Focusing on vibration signals caused by slow-lane vehicles, one data set that shows the maximum acceleration signal generated by each sensor is displayed in Figure 12. Here, Sensor #12, located at the slab’s front end, showed the strongest response at 4.20 mg. Sensors #20 and #13, also at the front, and Sensor #7 at the rear, registered responses between 1 mg and 2 mg. Responses from other sensors fell below 1 mg. Notably, the average acceleration amplitude of fast-lane sensors induced by slow-lane vehicles was 0.42 mg (${\sigma }^2$ = 0.03 mg), below the detection threshold of fast-lane sensors, that ranged from 0.7 mg to 1.0 mg, confirming minimal cross-lane interference.

Focusing on vibration signals caused by fast-lane vehicles, as illustrated in Figure 13, Sensor #10 at the slab’s front end recorded the highest response at 14.4 mg for a specific data set. Sensors #9 and #11, also at the front, showed significantly higher responses (7.62 mg and 9.65 mg, respectively) compared with other locations. Concurrently, slow-lane sensors demonstrated average amplitudes of 0.40 mg (${\sigma }^2$ = 0.02 mg) during fast-lane vehicle passages (Figure 13b), below the detection threshold of fast-lane sensors that ranged from 0.4 mg to 0.5 mg. This contrast reaffirms that sensors at the slab’s front end yielded the maximum acceleration response while cross-lane interference remained insignificant.

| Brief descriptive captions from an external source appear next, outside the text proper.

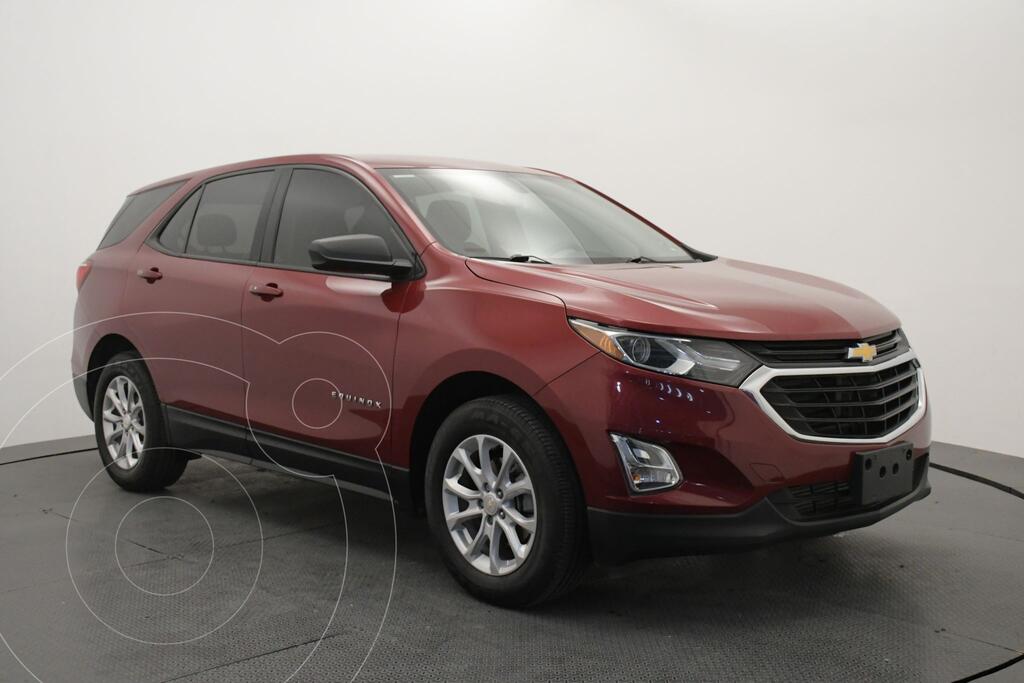 Chevrolet Equinox LS usado (2019) color Verde precio 399,000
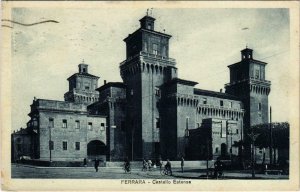 CPA Ferrara Castello Estense ITALY (803010)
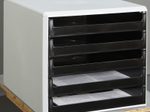 M&M Schubladenbox 30050901  DIN A4 28,5 x 35,7 x 26,0 cm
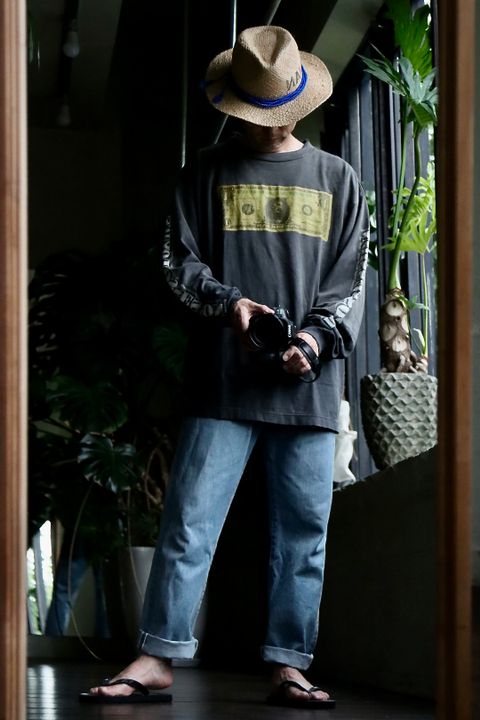 セントマイケル x Kosuke Kawamura 22AW KMR_LS TEEスタイル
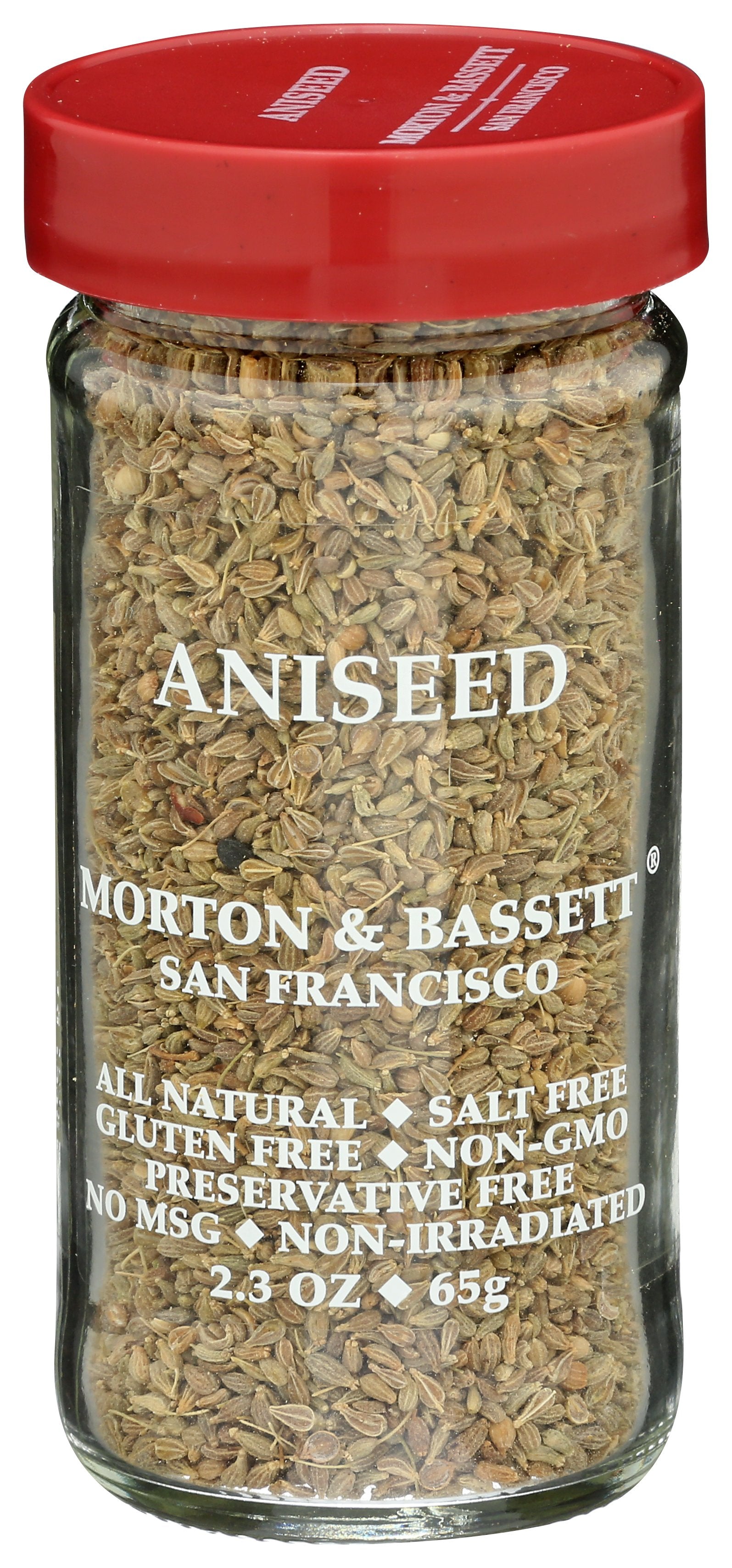 MORTON & BASSETT ANISEED - Case of 3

In summary, sensors positioned at the front end of cement concrete slabs consistently exhibited the most intense signal responses when vehicles passed over. For enhanced vibration signal analysis and increased detection accuracy, strategically placing sensors at these front-end positions (such as #12, #13, and #20) is recommended.

5. Conclusions

This study was centered around understanding how different slabs and positions on PCC pavement respond to dynamic vehicle loading and the development of an automated, precise, and cost-effective vehicle-detection method. The key conclusions from our analyses and proposals for sensor deployment strategies are as follows:

• Thresholding method for vehicle detection: A novel approach was designed using MEMS accelerometer sensors to detect vehicles on PCC pavement. This method relies on time-domain acceleration signals and offers rapid and accurate vehicle detection capabilities.
• The effect of denoising processing on signal detection: The application of SWT-based denoising did not result in significant improvements in detection performance. While denoising reduced noise, it also attenuated weaker vehicle signals, thereby reducing detection reliability for smaller vehicles. Therefore, effective vehicle detection can be achieved without this additional processing.
• Analysis of acceleration responses at different positions: The study revealed that the strongest MEMS accelerometer sensor signals occurred at the front end of the slabs, followed by the rear end, and were weakest in the middle. Therefore, placing sensors at the front end of the slab is suggested for capturing maximum acceleration responses, typically exceeding 2 mg due to vehicle loading.
• Optimal sensor deployment for vehicle detection: For enhanced detection accuracy on PCC pavement, specific sensor placement strategies are recommended. Placing a sensor on front end or rear end of the slow lane can result in a sensor accuracy and recall rate of more than 85%.

6. Future Work

While this study focused on vehicle detection through acceleration signal analysis, the collected data and methodologies lay a foundation for several promising research directions:

• Vehicle parameter estimation: The integration of machine-learning techniques with acceleration signals could enable the intelligent detection of vehicle parameters such as weight and speed. By correlating time-domain vibration patterns (e.g., peak amplitude, signal duration, and frequency spectra) with vehicle characteristics, dynamic models could be developed to infer axle configurations and load distributions.
• The sensor network could be extended to detect early-stage pavement damage, such as cracking or settlement. By analyzing long-term vibration data for anomalies in signal energy, frequency shifts, or spatial response patterns, predictive maintenance models could identify localized structural degradation.